(RECORDED DATA)

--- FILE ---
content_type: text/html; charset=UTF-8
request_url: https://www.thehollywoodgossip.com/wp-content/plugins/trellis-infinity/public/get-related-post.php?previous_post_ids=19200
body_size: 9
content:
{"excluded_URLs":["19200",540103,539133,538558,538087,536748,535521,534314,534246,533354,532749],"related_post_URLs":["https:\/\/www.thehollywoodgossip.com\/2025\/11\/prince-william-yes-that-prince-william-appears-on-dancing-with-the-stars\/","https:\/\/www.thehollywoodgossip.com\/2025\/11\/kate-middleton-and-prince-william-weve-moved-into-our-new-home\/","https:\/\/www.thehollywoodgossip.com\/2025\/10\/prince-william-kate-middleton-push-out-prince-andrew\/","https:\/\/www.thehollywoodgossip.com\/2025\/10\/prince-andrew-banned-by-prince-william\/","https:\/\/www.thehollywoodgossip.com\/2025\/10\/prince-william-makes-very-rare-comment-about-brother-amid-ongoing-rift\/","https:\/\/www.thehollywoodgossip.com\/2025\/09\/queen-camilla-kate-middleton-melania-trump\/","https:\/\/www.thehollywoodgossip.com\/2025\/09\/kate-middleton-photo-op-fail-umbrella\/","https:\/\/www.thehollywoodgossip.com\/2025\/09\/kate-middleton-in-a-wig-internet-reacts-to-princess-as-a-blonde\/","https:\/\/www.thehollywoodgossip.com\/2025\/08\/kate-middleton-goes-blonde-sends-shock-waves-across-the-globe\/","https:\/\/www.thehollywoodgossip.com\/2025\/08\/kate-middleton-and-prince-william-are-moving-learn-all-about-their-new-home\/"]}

(End RECORDED DATA)

YOUR OBJECTIVE: Output the records in full. Match them exactly.

EXERCISE OUTPUT:
--- FILE ---
content_type: text/html; charset=UTF-8
request_url: https://www.thehollywoodgossip.com/wp-content/plugins/trellis-infinity/public/get-related-post.php?previous_post_ids=19200
body_size: 9
content:
{"excluded_URLs":["19200",540103,539133,538558,538087,536748,535521,534314,534246,533354,532749],"related_post_URLs":["https:\/\/www.thehollywoodgossip.com\/2025\/11\/prince-william-yes-that-prince-william-appears-on-dancing-with-the-stars\/","https:\/\/www.thehollywoodgossip.com\/2025\/11\/kate-middleton-and-prince-william-weve-moved-into-our-new-home\/","https:\/\/www.thehollywoodgossip.com\/2025\/10\/prince-william-kate-middleton-push-out-prince-andrew\/","https:\/\/www.thehollywoodgossip.com\/2025\/10\/prince-andrew-banned-by-prince-william\/","https:\/\/www.thehollywoodgossip.com\/2025\/10\/prince-william-makes-very-rare-comment-about-brother-amid-ongoing-rift\/","https:\/\/www.thehollywoodgossip.com\/2025\/09\/queen-camilla-kate-middleton-melania-trump\/","https:\/\/www.thehollywoodgossip.com\/2025\/09\/kate-middleton-photo-op-fail-umbrella\/","https:\/\/www.thehollywoodgossip.com\/2025\/09\/kate-middleton-in-a-wig-internet-reacts-to-princess-as-a-blonde\/","https:\/\/www.thehollywoodgossip.com\/2025\/08\/kate-middleton-goes-blonde-sends-shock-waves-across-the-globe\/","https:\/\/www.thehollywoodgossip.com\/2025\/08\/kate-middleton-and-prince-william-are-moving-learn-all-about-their-new-home\/"]}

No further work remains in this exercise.